_Work instructions_
Please reproduce the MEMOCODE 2003 announcement below in full, word for word.

_Text to read_
This preliminary announcement may be of interest to type theory people
as well, because some of the recent works in System Level Design brings
out a lot of type theory issues. 

Regards

Sandeep


FIRST ANNOUNCEMENT AND PRELIMINARY CALL FOR PAPERS

			   MEMOCODE 2003
                                 
First ACM-IEEE International Conference on Methods and Models for
Codesign
         
	 Programming models, formal analysis methods and
	 verification  techniques  for high-level system
	 design:  towards  convergence of formal methods
	 and industrial trends.

	 June 24th-26th, 2003 - Mont Saint-Michel, France

		      ______________________
         
CO-SPONSORS      ACM Special Interest Group on Digital Automation
		 IEEE Circuits and System Society
		 IEEE Computer Society, Digital Automation TC

		 in cooperation with INRIA and IRISA

OPENING SPEAKER  Jose Meseguer (SRI)

INVITED SPEAKERS Ahmed Jerraya (IMAG)
		 Nancy Lynch (MIT)
		 Ken McMillan (Cadence)

GENERAL CHAIR	 Rajesh Gupta (University of California at San Diego)

_Material provided_
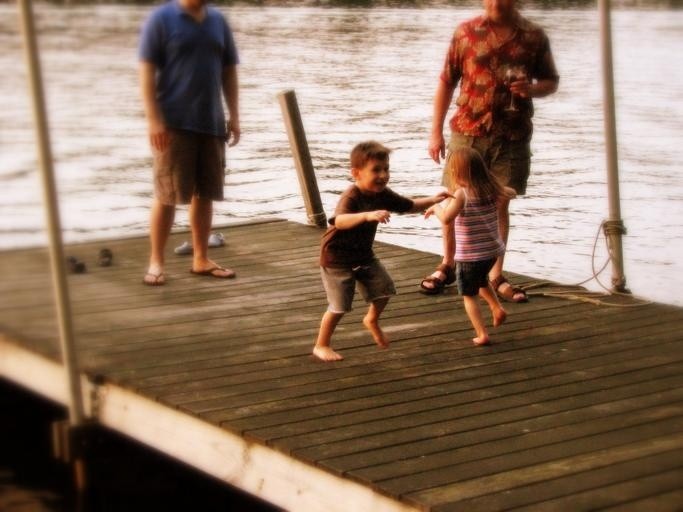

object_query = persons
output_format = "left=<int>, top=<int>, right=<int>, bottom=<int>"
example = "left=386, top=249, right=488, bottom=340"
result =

_Answer to the exercise_
This preliminary announcement may be of interest to type theory people
as well, because some of the recent works in System Level Design brings
out a lot of type theory issues. 

Regards

Sandeep


FIRST ANNOUNCEMENT AND PRELIMINARY CALL FOR PAPERS

			   MEMOCODE 2003
                                 
First ACM-IEEE International Conference on Methods and Models for
Codesign
         
	 Programming models, formal analysis methods and
	 verification  techniques  for high-level system
	 design:  towards  convergence of formal methods
	 and industrial trends.

	 June 24th-26th, 2003 - Mont Saint-Michel, France

		      ______________________
         
CO-SPONSORS      ACM Special Interest Group on Digital Automation
		 IEEE Circuits and System Society
		 IEEE Computer Society, Digital Automation TC

		 in cooperation with INRIA and IRISA

OPENING SPEAKER  Jose Meseguer (SRI)

INVITED SPEAKERS Ahmed Jerraya (IMAG)
		 Nancy Lynch (MIT)
		 Ken McMillan (Cadence)

GENERAL CHAIR	 Rajesh Gupta (University of California at San Diego)